‘Jump to the Bass’: probably the first thing you’ll read on the Pioneer SE-E721’s web page, and it's an indication of the company’s approach to their sound.
Part of its ‘Bass Head’ range (inspired by its roots in DJ headphones), these buds promise deep bass; fitting for music to work out to, perhaps.
Low-end grunt is abundant: the bassline in Shaggy’s What’s Love is snappy and controlled, extending to a depth you wouldn’t necessarily expect at this price. Play something as bassy as Daft Punk’s beat-driven Derezzed (from the Tron: Legacy soundtrack), and they still don’t disappoint.
It’s well judged, not overpowering, though, so bass junkies might not get their fix. Its body, balance and detail make for a very listenable sound. Vocals have clarity and focus, and are conveyed with a pleasing fullness. Competition is fierce, though, and the SE-E721s learn this the hard way.
They aren’t as attacking as the Monster iSport Strive or Soul Electronics Flex, and you don’t always get the sense they’re throwing their all into more exuberant songs. Ultimately, we find them too easy-going – especially for ‘sports’ headphones.
If you rely on music for motivation, we’d look to punchier, more musical buds. We’d like more openness in the presentation too; instruments can feel confined, lacking space and separation – something made more apparent in poorer quality files.
Flick through some MP3 songs and the electric guitars that swamp Suede’s Killing of a Flashboy feel mashed into one. As expected, CD-quality and (to a greater extent) high-res WAVs fare notably better, and pull through with slightly more cleanliness and clarity.
More after the break
Build and design
Move away from sound and we find ourselves torn between praising their secure, comfy fit and criticising sub-par functionality.

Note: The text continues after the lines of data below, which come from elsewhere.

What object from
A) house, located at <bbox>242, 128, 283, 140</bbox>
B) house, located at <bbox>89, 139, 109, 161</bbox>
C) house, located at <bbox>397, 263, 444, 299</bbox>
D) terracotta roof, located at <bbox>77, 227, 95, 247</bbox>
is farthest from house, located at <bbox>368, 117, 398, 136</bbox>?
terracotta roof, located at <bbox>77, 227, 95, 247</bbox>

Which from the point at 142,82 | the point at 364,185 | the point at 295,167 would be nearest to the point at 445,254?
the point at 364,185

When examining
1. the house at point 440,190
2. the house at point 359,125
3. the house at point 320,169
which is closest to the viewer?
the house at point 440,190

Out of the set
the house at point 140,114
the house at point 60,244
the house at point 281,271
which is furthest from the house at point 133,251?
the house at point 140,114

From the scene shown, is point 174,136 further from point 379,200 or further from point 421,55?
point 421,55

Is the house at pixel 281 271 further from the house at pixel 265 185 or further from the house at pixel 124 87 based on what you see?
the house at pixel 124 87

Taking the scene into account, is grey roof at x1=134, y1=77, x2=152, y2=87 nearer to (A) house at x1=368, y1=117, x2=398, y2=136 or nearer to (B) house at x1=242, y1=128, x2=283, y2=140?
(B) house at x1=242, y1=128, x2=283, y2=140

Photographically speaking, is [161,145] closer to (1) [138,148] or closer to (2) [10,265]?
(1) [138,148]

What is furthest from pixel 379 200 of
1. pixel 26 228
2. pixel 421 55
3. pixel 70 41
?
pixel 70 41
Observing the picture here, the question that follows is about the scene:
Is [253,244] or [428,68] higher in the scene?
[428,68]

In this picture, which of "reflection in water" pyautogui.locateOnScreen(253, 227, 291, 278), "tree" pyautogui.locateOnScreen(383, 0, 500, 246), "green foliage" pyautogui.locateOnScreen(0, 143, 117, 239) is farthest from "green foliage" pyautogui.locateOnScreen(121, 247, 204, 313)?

The tips nuzzle inside your ear tightly, and the hangers – coated with elastomer for springiness – make them pretty immovable.
Though slightly bigger and bulkier than most, the hangers feel lighter than they look when mounted, and are a snug fit. They should get on with all ear sizes, too, thanks to Pioneer’s ‘Active Fit’ design: a roller ball mechanism fixing the buds to the hangers that let the bud rotate for adjustment.
Thankfully, they don’t roll around when you’re in the saddle. Move south and the cable is coiled near the buds so they can be easily tied, say, behind your neck. There’s no case, but that’s just as well – the cable is prone to tangles, so we’d hang them over something when not in use.
Their real weak spot is the absence of a remote and mic for hands-free calls and playback operations – at this price, we would expect these features. And while the Pioneers are sweat-protected, they aren’t immune from wet weather or a quick wash.
We can’t help but think of the SE-E721s as a half-hearted effort from Pioneer. They get the basics right: sound is pretty decent for the price and comfort is as good as any. But ultimately, they’re a few features short of fully-functional sports headphones.